[[ Extract, beginning ]]

Summary
Background
Although multi-center research is needed in pediatric urology, collaboration is impeded
by differences in physician documentation and research resources. Electronic health
record (EHR) tools offer a promising avenue to overcome these barriers.
Objective
To assess the accuracy, completeness, and utilization of structured data elements
across multiple practices.
Study design
A standardized template was developed and implemented at five academic pediatric urology
practices to document clinic visits for patients with congenital hydronephrosis and/or
vesicoureteral reflux. Data from standardized elements in the template and from pre-existing
EHR fields were extracted into a secure database. A 20% random sample of infants with
data from structured elements from 1/1/2020 and 4/30/2021 were identified and compared
to manual chart review at sites with >100 charts; all other sites reviewed at least
20 charts. Manual chart review was standardized across sites and included: clinic
and operative notes, orders linked to the clinic encounter, radiology results, and
active medications. Accuracy of data extraction was evaluated by computing the kappa
statistic and percentage agreement. For sites that had adopted the templates prior
to 6/1/2019 (early adopters), a list of eligible patients with an initial clinic visit
from 1/1/2020–7/27/2020 was generated using standardized reporting techniques and
confirmed by manual chart review. Physician utilization of the template was then calculated
by comparing patients with data obtained from the note template to the generated list
of eligible patients.

[[ Extract, end ]]
[[ Data excerpt, beginning ]]

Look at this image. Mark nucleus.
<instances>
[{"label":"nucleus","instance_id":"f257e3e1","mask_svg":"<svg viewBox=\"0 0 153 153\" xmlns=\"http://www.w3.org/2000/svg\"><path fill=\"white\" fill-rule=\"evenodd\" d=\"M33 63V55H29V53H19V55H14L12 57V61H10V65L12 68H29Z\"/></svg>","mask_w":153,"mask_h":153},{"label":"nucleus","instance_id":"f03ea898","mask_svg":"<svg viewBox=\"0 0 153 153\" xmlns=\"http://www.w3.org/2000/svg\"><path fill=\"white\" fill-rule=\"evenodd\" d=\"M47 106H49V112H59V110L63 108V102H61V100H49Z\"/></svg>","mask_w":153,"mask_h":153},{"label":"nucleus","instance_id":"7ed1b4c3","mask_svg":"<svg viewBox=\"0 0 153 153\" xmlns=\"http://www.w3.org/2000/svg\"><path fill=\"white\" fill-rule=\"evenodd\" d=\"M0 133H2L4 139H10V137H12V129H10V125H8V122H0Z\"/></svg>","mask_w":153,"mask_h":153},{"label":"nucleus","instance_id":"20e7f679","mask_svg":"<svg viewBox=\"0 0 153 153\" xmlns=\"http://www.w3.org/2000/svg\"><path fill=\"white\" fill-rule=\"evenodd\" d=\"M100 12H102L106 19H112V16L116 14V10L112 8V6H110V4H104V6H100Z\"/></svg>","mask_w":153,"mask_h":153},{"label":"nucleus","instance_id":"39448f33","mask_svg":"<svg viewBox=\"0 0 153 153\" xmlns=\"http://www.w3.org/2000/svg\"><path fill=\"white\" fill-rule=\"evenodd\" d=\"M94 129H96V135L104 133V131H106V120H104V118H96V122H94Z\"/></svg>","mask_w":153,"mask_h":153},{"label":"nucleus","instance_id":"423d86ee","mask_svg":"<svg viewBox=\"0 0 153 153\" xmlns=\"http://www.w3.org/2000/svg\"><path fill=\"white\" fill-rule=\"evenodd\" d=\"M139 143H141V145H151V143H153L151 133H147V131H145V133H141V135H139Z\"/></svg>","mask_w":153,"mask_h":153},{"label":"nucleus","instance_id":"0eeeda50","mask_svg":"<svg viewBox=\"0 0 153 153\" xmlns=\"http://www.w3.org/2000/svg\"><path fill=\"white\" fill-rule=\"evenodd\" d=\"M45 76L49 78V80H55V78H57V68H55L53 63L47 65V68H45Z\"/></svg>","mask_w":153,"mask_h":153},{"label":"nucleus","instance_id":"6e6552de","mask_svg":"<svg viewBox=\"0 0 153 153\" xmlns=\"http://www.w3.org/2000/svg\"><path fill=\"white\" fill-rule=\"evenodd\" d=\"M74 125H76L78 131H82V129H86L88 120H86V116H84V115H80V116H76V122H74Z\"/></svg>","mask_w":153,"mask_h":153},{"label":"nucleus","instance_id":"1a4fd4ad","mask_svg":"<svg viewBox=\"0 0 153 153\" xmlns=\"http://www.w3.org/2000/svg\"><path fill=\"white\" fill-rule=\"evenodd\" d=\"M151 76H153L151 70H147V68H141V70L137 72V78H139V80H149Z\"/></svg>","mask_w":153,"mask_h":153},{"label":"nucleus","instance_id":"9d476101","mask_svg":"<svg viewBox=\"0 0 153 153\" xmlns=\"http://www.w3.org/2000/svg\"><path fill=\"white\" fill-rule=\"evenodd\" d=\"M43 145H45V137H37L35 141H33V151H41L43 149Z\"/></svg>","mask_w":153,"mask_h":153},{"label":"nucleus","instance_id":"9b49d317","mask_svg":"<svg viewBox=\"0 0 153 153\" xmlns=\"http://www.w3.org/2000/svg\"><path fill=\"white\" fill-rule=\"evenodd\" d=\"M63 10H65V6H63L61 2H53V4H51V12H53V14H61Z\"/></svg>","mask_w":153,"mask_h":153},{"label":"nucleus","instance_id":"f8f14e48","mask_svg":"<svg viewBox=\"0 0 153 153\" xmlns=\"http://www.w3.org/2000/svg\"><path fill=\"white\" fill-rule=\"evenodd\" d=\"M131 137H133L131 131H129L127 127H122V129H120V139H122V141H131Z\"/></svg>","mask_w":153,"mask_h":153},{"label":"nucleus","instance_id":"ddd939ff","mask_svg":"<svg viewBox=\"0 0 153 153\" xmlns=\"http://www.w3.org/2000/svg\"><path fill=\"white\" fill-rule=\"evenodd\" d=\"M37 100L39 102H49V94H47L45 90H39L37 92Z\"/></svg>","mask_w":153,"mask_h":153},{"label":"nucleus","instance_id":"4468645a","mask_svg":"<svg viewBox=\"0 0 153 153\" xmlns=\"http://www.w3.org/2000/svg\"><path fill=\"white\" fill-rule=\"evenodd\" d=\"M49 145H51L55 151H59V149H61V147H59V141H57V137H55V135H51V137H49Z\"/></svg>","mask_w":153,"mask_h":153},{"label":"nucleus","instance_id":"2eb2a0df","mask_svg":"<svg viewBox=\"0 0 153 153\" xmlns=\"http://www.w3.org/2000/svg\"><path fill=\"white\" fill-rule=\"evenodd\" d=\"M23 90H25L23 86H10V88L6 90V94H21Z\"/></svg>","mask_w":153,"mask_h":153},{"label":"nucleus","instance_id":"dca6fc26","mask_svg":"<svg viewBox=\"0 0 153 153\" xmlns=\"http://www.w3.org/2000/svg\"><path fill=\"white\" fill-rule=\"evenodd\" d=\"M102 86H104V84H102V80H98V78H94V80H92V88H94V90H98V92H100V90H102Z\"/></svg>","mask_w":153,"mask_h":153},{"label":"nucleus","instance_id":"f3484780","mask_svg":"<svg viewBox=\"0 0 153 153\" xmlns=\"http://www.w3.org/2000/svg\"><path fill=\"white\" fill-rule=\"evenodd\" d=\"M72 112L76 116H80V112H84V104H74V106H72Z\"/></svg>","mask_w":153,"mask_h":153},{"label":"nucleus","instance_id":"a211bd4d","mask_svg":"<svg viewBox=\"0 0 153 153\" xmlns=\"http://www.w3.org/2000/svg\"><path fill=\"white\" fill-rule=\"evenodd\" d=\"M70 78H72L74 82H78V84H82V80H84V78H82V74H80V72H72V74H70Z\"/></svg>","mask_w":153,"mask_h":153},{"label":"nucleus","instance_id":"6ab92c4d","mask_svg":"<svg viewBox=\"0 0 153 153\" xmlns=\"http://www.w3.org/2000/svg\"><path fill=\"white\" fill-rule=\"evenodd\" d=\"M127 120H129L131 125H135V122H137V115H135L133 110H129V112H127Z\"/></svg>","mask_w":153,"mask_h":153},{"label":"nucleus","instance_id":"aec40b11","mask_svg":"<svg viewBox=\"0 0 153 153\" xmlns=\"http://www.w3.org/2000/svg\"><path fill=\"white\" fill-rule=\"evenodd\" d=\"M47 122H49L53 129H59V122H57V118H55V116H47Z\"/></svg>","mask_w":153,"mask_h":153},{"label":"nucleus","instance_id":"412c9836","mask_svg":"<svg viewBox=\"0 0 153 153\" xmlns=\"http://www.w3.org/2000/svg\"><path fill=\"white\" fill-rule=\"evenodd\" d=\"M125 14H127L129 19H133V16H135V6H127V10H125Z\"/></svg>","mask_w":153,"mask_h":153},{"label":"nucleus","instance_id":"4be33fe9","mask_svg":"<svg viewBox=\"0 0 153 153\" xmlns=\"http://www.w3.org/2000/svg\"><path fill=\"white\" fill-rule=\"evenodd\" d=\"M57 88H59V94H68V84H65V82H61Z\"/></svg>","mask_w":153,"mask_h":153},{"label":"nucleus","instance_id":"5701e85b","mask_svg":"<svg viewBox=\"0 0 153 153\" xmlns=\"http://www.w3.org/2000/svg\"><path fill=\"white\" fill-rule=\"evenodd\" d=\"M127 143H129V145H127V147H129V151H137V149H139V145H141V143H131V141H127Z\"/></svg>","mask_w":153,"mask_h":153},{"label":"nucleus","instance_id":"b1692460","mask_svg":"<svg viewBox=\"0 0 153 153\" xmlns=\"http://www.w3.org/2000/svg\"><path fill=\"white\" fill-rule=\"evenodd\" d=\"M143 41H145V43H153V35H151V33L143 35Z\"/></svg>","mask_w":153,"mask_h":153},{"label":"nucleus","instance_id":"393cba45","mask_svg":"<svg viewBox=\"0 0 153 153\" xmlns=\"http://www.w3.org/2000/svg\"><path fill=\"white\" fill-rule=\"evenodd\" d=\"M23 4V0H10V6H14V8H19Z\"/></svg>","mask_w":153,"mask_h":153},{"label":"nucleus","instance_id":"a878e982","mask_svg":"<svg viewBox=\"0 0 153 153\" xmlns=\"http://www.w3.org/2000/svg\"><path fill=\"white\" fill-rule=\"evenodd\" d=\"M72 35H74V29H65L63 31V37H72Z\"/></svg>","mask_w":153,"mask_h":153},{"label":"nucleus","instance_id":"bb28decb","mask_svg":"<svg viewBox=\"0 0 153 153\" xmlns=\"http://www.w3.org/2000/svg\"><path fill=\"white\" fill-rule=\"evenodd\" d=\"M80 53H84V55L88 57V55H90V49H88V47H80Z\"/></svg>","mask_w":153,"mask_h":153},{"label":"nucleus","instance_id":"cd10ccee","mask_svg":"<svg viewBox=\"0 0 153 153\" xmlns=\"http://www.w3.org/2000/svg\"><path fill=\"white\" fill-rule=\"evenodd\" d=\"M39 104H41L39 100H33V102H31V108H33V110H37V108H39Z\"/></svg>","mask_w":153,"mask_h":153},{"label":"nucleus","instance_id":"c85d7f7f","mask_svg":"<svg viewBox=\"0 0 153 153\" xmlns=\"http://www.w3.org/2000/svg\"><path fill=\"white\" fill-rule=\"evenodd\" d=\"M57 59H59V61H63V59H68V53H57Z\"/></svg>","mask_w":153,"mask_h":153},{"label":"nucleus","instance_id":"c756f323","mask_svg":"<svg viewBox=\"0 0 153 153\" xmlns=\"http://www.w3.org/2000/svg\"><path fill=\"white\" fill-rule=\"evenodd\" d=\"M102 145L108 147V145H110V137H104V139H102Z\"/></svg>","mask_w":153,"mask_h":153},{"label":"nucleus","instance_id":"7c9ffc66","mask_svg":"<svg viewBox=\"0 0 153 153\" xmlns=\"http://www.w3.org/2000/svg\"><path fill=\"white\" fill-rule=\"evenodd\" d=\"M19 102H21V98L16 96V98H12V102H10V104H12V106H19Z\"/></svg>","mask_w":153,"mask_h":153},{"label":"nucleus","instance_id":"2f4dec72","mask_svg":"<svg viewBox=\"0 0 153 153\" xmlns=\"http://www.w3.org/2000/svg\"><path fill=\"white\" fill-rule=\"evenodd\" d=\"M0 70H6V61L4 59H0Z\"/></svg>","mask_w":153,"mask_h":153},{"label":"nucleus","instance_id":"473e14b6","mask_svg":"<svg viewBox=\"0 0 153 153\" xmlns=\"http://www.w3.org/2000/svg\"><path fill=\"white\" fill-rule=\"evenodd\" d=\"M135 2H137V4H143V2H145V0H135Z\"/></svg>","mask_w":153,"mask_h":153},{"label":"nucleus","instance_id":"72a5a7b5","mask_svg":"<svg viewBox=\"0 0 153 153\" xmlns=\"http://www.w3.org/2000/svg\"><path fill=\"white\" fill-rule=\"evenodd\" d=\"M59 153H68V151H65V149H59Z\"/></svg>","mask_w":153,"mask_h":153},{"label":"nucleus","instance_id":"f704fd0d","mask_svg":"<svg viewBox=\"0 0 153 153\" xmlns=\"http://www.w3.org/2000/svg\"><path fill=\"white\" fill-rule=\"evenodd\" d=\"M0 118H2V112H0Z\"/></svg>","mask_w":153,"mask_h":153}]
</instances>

[[ Data excerpt, end ]]

Work to complete
a) Name every kind of material that the study summary says was included in the standardized manual chart review.
b) According to the study summary, why are electronic health record tools worth pursuing in multi-center pediatric urology research? Answer in one to three sentences.
c) Write the next part of the study summary, continuing after its final sentence.

Expected outputs
a) Clinic notes, operative notes, orders linked to the clinic encounter, radiology results, and active medications.

b) Multi-center research is needed in pediatric urology, but differences in physician documentation and research resources hinder collaboration. Electronic health record tools offer a promising way to overcome these barriers.

c)
Results
230 patient records met study criteria. Agreement between manual chart review and
data extracted from the EHR was high (>85%). Race, ethnicity and insurance data were
misclassified in about 10–15% of cases; this was due to site-specific differences
in how these fields were coded. Renal ultrasound was misclassified 12% of the time;
this was primarily due to outside images documented in radiology results but not included
in the clinical note. All other data elements had >90% agreement (Figure). Template
utilization for early adopters was >75% (75.5–87.5%).
Discussion
This is the first study in urology to demonstrate that use of structured data elements
can support multi-center research. Limitations include: inclusion of only academic
sites with the Epic EHR and lack of data on utilization and sustainability at sites
without a prior history of structured template use.
Conclusions

Graphical AbstractAgreement between EHR-based data capture and manual chart review.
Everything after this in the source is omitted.